▶ Exercise text

^^^^^^^^^^^^^^^^

Bratton S1, Stern M2.


StatPearls [Internet]. Treasure Island (FL): StatPearls Publishing; 2019-.
2019 Jan 1.

Author information

Palms West Hospital/PBCGME
Plantation General Hospital


Jaundice, also known as hyperbilirubinemia, is a frequently encountered clinical problem in newborns. Estimates are that between 60-80% of all term or late-term, healthy newborns exhibit idiopathic jaundice.[1] Ther definition of neonatal hyperbilirubinemia has typically been total serum bilirubin (TSB) levels within the high-risk zone, or greater than the 95th percentile for age within the first six days of life.[1] When total serum bilirubin levels rise, a yellowish discoloration of the infant’s skin and sclera occurs and is referred to as jaundice. Neonatal hyperbilirubinemia has a higher frequency in breastfed infants compared to formula-fed infants.[2] The two common mechanisms for this are “breastfeeding jaundice” and “breast milk jaundice.” Breast milk jaundice was first described in 1963 when it was noted that some breastfed infants had prolonged, unconjugated hyperbilirubinemia that persisted beyond the third week of life. Breast milk jaundice typically presents in the first or second week of life and usually spontaneously resolves even without discontinuation of breastfeeding. However, it can persist for 8-12 weeks of life before resolution.[2] Infants with breast milk jaundice often have higher peaks of serum bilirubin and an overall slower decline than infants without it, leading to the longer resolution time[3] Usually pathologic causes of persistent, unconjugated hyperbilirubinemia are ruled out before a diagnosis of breast milk jaundice can be made.

^^^^^^^^^^^^^^^^

▶ Data shown
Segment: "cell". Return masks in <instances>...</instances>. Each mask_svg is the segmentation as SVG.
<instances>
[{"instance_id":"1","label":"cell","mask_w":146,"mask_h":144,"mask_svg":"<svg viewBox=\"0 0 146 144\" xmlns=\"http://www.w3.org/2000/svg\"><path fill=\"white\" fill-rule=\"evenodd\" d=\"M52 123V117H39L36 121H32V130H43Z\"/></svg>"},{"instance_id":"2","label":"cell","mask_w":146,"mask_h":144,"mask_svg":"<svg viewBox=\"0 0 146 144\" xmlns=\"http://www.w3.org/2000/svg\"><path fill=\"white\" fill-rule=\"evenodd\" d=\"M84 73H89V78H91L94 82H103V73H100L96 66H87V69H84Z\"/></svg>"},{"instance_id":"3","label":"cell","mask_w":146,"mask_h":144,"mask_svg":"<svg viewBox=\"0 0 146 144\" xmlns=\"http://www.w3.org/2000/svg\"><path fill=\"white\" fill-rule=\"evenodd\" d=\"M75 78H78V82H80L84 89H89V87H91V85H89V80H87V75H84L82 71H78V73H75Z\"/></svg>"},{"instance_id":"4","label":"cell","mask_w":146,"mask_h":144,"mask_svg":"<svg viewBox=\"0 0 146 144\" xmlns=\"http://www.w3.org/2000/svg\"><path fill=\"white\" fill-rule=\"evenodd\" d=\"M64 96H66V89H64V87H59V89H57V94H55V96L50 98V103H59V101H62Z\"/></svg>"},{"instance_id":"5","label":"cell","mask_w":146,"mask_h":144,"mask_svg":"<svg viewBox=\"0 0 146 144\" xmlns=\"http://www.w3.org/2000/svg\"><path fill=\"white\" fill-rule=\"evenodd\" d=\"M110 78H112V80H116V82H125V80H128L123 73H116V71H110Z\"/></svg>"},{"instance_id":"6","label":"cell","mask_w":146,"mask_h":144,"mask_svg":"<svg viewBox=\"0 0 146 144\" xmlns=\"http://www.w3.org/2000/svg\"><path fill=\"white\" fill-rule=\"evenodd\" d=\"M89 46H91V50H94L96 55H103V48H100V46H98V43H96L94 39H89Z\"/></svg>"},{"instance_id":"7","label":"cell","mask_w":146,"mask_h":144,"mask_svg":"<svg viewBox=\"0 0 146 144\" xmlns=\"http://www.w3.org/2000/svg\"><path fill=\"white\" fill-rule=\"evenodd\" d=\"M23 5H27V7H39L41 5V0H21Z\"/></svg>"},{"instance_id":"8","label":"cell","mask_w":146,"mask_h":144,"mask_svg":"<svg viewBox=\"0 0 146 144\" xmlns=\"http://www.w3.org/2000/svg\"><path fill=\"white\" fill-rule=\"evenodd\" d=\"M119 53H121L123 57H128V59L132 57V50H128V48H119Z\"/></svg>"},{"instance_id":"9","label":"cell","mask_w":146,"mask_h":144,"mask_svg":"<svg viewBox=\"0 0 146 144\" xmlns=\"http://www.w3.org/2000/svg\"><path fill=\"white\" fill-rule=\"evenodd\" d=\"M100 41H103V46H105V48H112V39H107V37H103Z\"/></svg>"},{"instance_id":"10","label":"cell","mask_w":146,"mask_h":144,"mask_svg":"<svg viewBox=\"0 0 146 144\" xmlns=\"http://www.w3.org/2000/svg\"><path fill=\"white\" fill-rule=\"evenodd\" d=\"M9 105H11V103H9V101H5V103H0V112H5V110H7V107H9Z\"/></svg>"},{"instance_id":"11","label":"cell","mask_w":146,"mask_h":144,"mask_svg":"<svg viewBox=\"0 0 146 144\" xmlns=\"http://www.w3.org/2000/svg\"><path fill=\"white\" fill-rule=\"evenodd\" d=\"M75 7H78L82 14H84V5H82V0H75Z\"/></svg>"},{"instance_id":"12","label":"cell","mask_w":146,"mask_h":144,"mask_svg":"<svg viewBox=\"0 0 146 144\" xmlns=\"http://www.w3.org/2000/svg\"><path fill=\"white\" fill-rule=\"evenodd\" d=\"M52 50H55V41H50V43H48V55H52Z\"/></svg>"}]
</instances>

^^^^^^^^^^^^^^^^

▶ What is being asked
Rewrite the paragraph of the neonatal jaundice text that begins "Jaundice, also known as hyperbilirubinemia" as a bulleted list of its main facts.

▶ Exercise answer
- Jaundice, or hyperbilirubinemia, is a common clinical problem in newborns. An estimated 60-80% of healthy term or late-term newborns show idiopathic jaundice.
- Neonatal hyperbilirubinemia has typically been defined as total serum bilirubin (TSB) in the high-risk zone, or above the 95th percentile for age, within the first six days of life.
- Rising TSB causes a yellowish discoloration of the infant's skin and sclera, called jaundice.
- It is more frequent in breastfed infants than in formula-fed infants. The two common mechanisms are "breastfeeding jaundice" and "breast milk jaundice."
- Breast milk jaundice was first described in 1963, as prolonged unconjugated hyperbilirubinemia lasting beyond the third week of life in some breastfed infants.
- It typically presents in the first or second week of life. It usually resolves on its own, even if breastfeeding continues, but it can persist for 8-12 weeks.
- Affected infants often have higher bilirubin peaks and a slower decline, so resolution takes longer.
- Pathologic causes of persistent unconjugated hyperbilirubinemia are usually ruled out before the diagnosis is made.